Like, sometimes you’ve had a hard year. Let’s say you’ve had problems with your convertible and your brother’s been sick and the men in your life are making you insane because you are just. one. woman and do not have TIME to deal with all their CRAZY GUY STUFF because it is NOT YOUR FAULT they have the emotional availability of a lobotomized he-goat and after a certain point you just need to unwind and spend a little “you” time.

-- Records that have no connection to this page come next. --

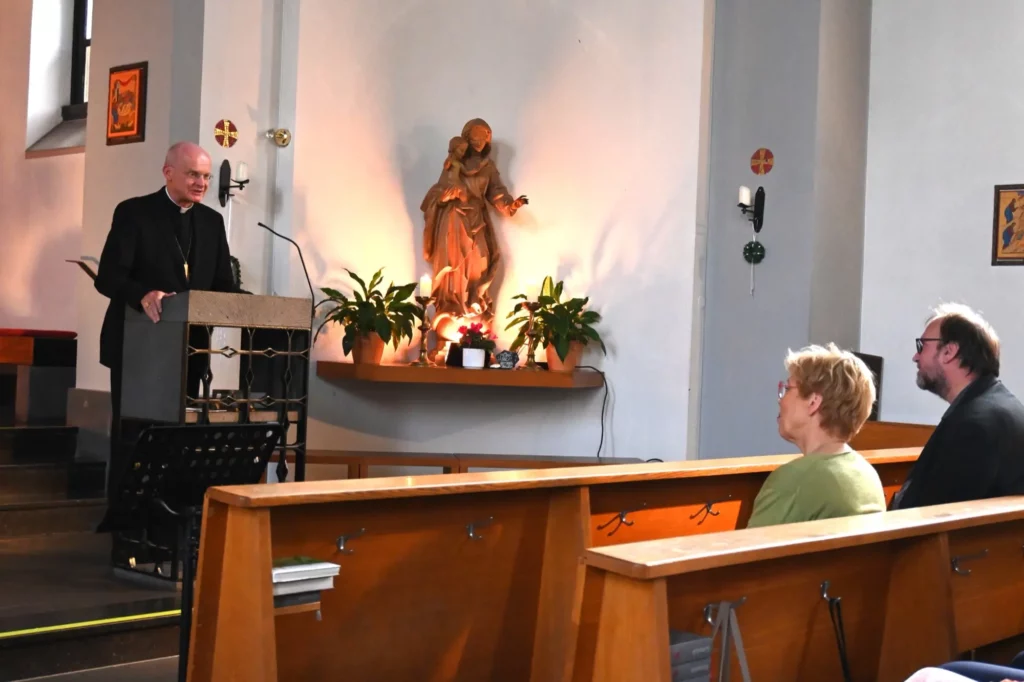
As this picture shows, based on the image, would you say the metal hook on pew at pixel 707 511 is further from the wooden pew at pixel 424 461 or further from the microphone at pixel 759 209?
the microphone at pixel 759 209

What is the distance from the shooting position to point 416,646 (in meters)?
2.90

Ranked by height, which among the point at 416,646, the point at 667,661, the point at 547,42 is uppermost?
the point at 547,42

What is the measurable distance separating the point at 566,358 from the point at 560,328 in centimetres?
20

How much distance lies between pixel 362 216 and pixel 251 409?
3.22 meters

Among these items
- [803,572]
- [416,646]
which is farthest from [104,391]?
[803,572]

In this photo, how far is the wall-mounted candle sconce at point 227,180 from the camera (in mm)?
6543

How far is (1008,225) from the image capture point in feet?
24.4

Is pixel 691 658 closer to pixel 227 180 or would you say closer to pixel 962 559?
pixel 962 559

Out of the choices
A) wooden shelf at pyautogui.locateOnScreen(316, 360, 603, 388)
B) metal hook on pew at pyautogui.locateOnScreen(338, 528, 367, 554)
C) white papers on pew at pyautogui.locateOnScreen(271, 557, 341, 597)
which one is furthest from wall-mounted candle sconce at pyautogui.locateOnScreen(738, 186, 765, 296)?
white papers on pew at pyautogui.locateOnScreen(271, 557, 341, 597)

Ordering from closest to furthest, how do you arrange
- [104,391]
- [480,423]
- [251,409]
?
[251,409] → [104,391] → [480,423]

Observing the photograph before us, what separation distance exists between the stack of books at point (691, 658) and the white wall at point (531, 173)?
206 inches

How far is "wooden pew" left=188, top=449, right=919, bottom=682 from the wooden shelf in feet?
11.7

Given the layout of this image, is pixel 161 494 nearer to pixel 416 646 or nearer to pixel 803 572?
pixel 416 646

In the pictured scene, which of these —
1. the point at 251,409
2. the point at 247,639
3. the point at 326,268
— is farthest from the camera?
the point at 326,268
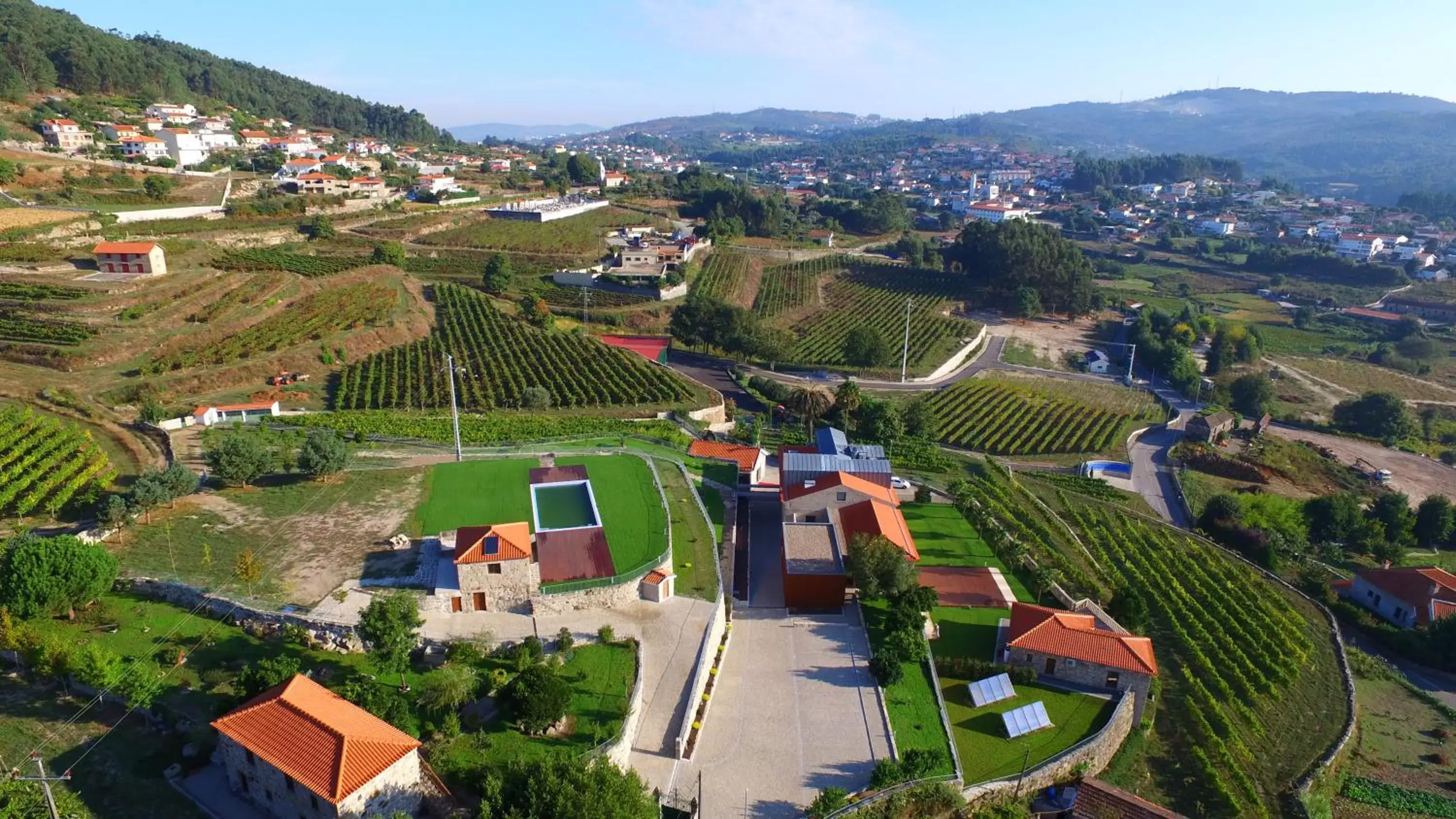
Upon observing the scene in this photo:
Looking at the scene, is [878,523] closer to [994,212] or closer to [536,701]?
[536,701]

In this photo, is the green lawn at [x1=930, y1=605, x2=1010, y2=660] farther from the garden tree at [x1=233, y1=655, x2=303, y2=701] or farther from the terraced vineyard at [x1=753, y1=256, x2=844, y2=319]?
the terraced vineyard at [x1=753, y1=256, x2=844, y2=319]

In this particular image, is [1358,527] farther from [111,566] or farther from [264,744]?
[111,566]

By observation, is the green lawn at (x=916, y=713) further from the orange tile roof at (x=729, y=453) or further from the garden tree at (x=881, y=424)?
the garden tree at (x=881, y=424)

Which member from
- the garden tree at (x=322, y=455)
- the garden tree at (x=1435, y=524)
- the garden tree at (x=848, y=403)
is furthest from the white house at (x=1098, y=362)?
the garden tree at (x=322, y=455)

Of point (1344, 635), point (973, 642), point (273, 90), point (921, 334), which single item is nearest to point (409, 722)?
point (973, 642)

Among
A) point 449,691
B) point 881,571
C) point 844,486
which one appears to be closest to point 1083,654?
point 881,571
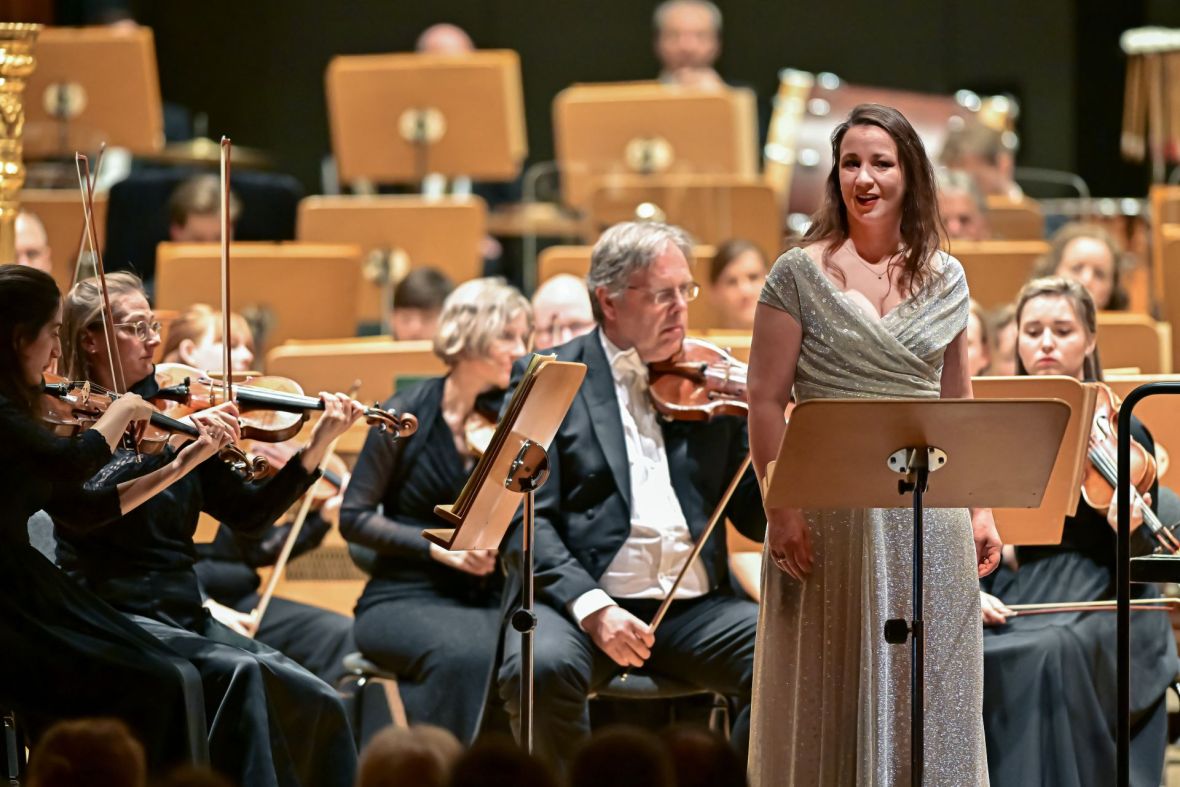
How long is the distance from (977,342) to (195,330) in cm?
187

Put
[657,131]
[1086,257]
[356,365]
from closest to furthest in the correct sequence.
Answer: [356,365]
[1086,257]
[657,131]

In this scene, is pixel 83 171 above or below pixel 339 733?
above

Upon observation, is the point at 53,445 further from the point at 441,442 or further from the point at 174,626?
the point at 441,442

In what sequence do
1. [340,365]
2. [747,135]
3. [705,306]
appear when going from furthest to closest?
1. [747,135]
2. [705,306]
3. [340,365]

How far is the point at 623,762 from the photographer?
1965mm

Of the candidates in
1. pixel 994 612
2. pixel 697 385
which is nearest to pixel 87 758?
pixel 697 385

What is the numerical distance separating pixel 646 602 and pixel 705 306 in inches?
71.8

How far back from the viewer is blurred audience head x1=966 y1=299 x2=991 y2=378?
4.30 metres

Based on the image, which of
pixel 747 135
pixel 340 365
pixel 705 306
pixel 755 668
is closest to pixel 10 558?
pixel 755 668

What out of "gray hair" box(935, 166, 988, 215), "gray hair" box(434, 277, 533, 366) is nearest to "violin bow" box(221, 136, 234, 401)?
"gray hair" box(434, 277, 533, 366)

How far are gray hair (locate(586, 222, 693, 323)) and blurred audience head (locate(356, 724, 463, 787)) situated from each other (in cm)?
176

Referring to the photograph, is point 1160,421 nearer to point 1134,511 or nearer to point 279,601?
point 1134,511

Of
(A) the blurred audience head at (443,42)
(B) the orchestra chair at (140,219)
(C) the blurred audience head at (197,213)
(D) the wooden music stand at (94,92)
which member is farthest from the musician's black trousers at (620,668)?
(A) the blurred audience head at (443,42)

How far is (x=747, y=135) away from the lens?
6629 millimetres
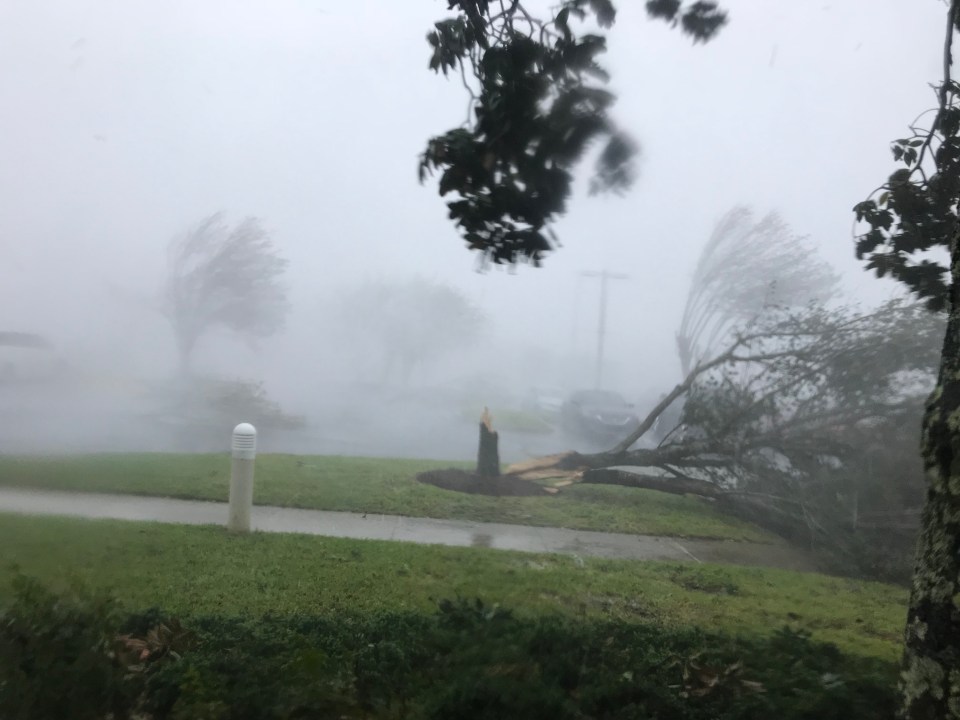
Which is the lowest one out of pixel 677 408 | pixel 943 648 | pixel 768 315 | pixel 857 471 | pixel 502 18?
pixel 943 648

Maybe it’s yoga, maybe it’s Ladies Night at Red’s Indoor Range and maybe it’s commissioning a new piece of outerwear. No judgment here. And let’s say you’re a green kinda gal, you decide NOT to destroy the planet by getting some polyester or nylon nightmare and instead opt for puppies which are PERFECTLY SUSTAINABLE RESOURCES and all of the sudden people are all up on your jock trying to run your convertible off the road, pestering your henchmen and writing unpleasant songs about your otherwise bitchin’ name. Do you KNOW how hard it is to find a good henchman in a recession? DO YOU?
ANYWAY, everyone knows the best characters are the villains and today we’re celebrating the five fiercest villainesses from the house that Walt built.
The Queen from Snow White, 1937
Still scary even when holding a cocktail, she’s the villainess who started it all. Please note the importance of a strong eyebrow arch. Villainesses know from birth what we all learn eventually: there is no more satisfying weapon than hauteur.
Maleficent from Sleeping Beauty, 1959
…unless it’s turning into a*%#$* DRAGON. Also note the importance of statement accessories, namely bitchin’ millinery and an evil-but-coordinating bird.
Lady Tremaine from Cinderella, 1950.
The most chinny of all the villainesses, La Tremaine knows to balance a prominent chin with big hair and large jewelry and, of course, locking her servants in mice-infested basements. It’s like lookin’ in a mirror.
Cruella DeVil from 101 Dalmatians,1961
I’m going to say one thing and one thing only: girlfriend was FRAMED.
Ursula from The Little Mermaid 1989
Ah, Ursula the Sea Witch, providing fat girls with a default costume since 1989. Proving once and for all big girl can go strapless with the right bone structure, hair, accessories and fundamental desire to crush the wills of all those around her.
Madame Medusa from The Rescuers, 1977
Totally underrated villainess from The Rescuers, all girlfriend wanted is a rock of her own and just ONE TEENSY KID gets dropped down a well and all of the sudden she’s the root of all evil. I had to post the picture of her in a turban applying false lashes because, well, we’ve all been there, but Madame Medusa was the first Disney villainess brave enough to prove that gingers actually CAN wear red.
Yzma from The Emperor’s New Groove, 2000
EARTHA MUTHA*^&%ING KITT, Y’ALL! This woman is my everything. Fabulous gowns, a hot-but-dim boytoy and a SECRET LAB WITH A ROLLER COASTER.